A road sign appeared. Though pockmarked by bullets, the sign was freshly painted with letters in crisp black paint. Cole shook his head. One thing about the Germans, which the French did not like to admit, was that they had been very efficient about maintaining the French roads, which were in much better shape than they had been in 1940 before the occupation. The same could be said for every public service, from electricity to telephones to water and sewer lines.
On the other hand, the Germans also oversaw “improvements,” such as shipping out the Jewish people, seizing artwork, and stripping the Catholic churches of their old silver chalices or anything else of value. Hitler’s “improvements” had even extended to a plan to raze French symbols such as the Cathedral of Notre Dame, but that had promised to be more effort than it was worth. Fortunately for the French, Hitler had been distracted by other projects, such as the invasion of the Soviet Union.
Cole looked at the sign, but the words meant nothing to him. Even if the sign had been in English, the fact of the matter was that Cole could not read, although he took pains to hide his illiteracy from just about everyone. His upbringing in the mountains had taught Cole to read the sky or a set of tracks, but words remained a mystery to him. Vaccaro was one of the only people who knew his secret.
Twenty feet behind Cole, the kid read the sign aloud. "Ville sur Moselle," he said. "I'm pretty sure that means 'Village on the Moselle'."
"Village on the Moselle," Cole said. "I reckon that means we are headin' for the river. At least Captain Numbnuts back there has us going in the right direction. I was worried we was gonna end up in Italy by mistake."
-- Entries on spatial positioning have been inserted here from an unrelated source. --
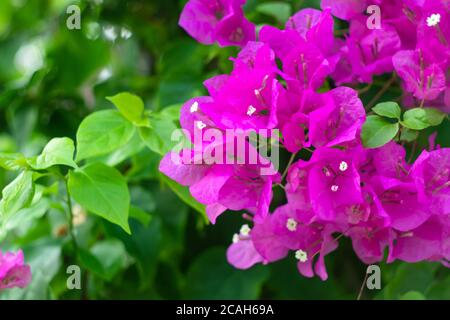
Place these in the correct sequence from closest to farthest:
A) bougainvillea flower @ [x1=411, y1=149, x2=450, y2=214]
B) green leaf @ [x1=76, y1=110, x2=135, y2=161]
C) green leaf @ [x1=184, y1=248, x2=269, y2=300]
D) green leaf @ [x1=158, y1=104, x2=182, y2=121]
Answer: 1. bougainvillea flower @ [x1=411, y1=149, x2=450, y2=214]
2. green leaf @ [x1=76, y1=110, x2=135, y2=161]
3. green leaf @ [x1=158, y1=104, x2=182, y2=121]
4. green leaf @ [x1=184, y1=248, x2=269, y2=300]

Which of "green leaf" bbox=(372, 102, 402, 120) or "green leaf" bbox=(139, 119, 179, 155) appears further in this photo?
"green leaf" bbox=(139, 119, 179, 155)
"Careful," Vaccaro said quietly. "You're in enough hot water as it is with him. For a guy who doesn't say much, you sure know to say the wrong thing. Better make nice and lay low if you ever want your rifle back."
"Captain Norton don't worry me none," Cole said. "Captains and lieutenants ain't worth a cup of spit in this army."
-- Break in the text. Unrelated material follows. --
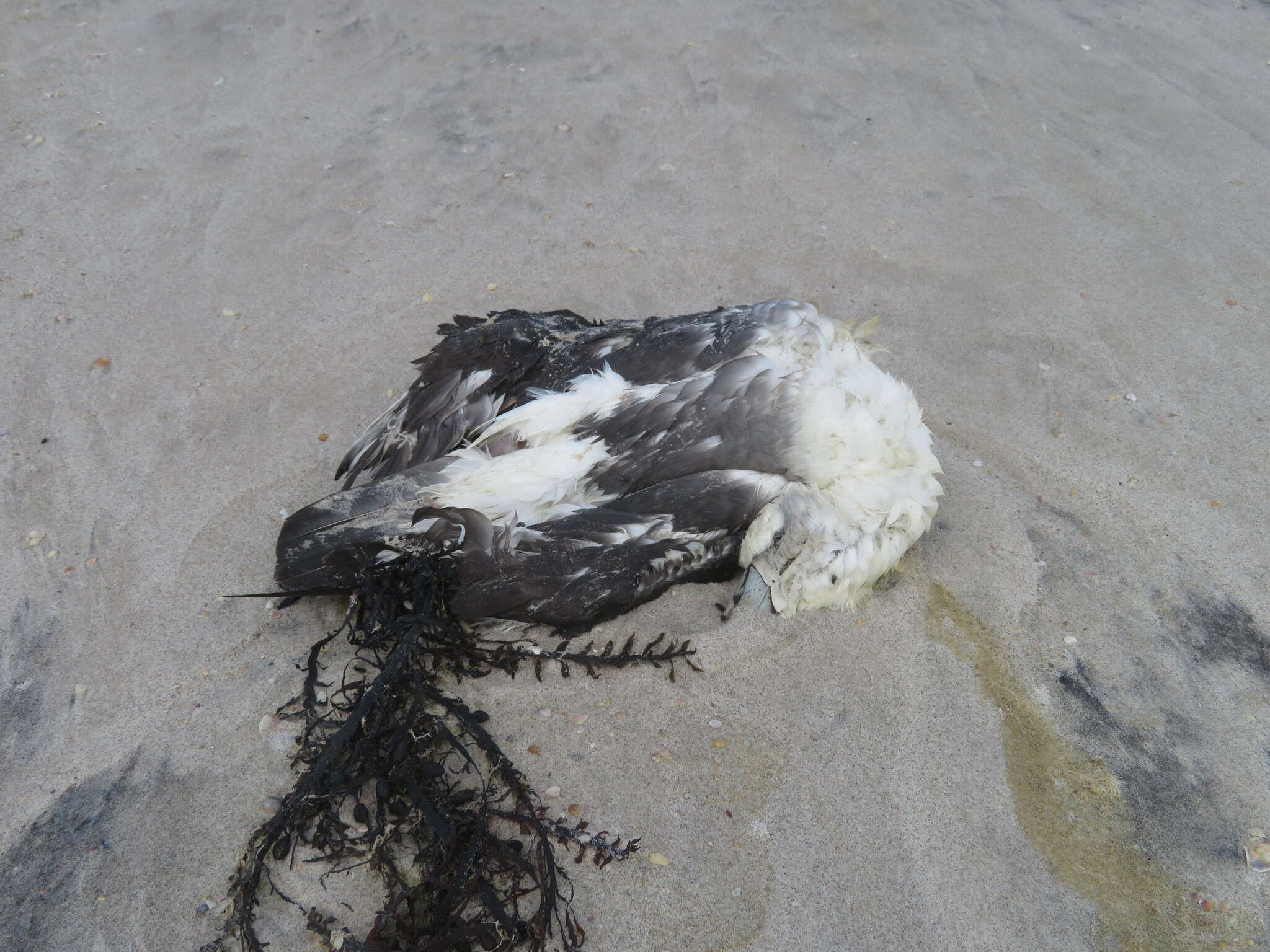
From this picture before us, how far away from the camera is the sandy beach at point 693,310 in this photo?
227cm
"Yeah, but that captain is in command right now and he doesn't seem to like you very much, which means he doesn't like me either, by association," Vaccaro said. "We're stuck with Captain Norton. It's not like we ever so much as see a colonel or general. They're all back at HQ, where it's safe."
"A general out here?" Cole snorted. "Wouldn't that be somethin'. But to hell with officers. I'm a heap more worried about Germans, and that there might be some around the next bend in the road."